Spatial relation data
____

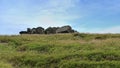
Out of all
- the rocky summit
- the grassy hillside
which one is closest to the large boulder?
the rocky summit

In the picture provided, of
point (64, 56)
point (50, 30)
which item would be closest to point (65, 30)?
point (50, 30)

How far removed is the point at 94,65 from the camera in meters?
29.8

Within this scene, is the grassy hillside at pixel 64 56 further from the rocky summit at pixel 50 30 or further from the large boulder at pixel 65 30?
the rocky summit at pixel 50 30

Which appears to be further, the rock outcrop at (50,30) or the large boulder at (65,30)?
the rock outcrop at (50,30)

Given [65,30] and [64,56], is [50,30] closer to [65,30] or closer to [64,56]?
[65,30]

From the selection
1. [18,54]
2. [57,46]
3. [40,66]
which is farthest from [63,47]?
[40,66]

____

* TO BE DONE
Please arrange every line of the listing above as a numbered list, skipping the blank lines and leaving out the pictures.

* RESPONSE FOR THIS EXERCISE
1. Out of all
2. - the rocky summit
3. - the grassy hillside
4. which one is closest to the large boulder?
5. the rocky summit
6. In the picture provided, of
7. point (64, 56)
8. point (50, 30)
9. which item would be closest to point (65, 30)?
10. point (50, 30)
11. How far removed is the point at 94,65 from the camera in meters?
12. 29.8
13. Within this scene, is the grassy hillside at pixel 64 56 further from the rocky summit at pixel 50 30 or further from the large boulder at pixel 65 30?
14. the rocky summit at pixel 50 30
15. Which appears to be further, the rock outcrop at (50,30) or the large boulder at (65,30)?
16. the rock outcrop at (50,30)
17. Given [65,30] and [64,56], is [50,30] closer to [65,30] or closer to [64,56]?
18. [65,30]
19. From the selection
20. 1. [18,54]
21. 2. [57,46]
22. 3. [40,66]
23. which is farthest from [63,47]?
24. [40,66]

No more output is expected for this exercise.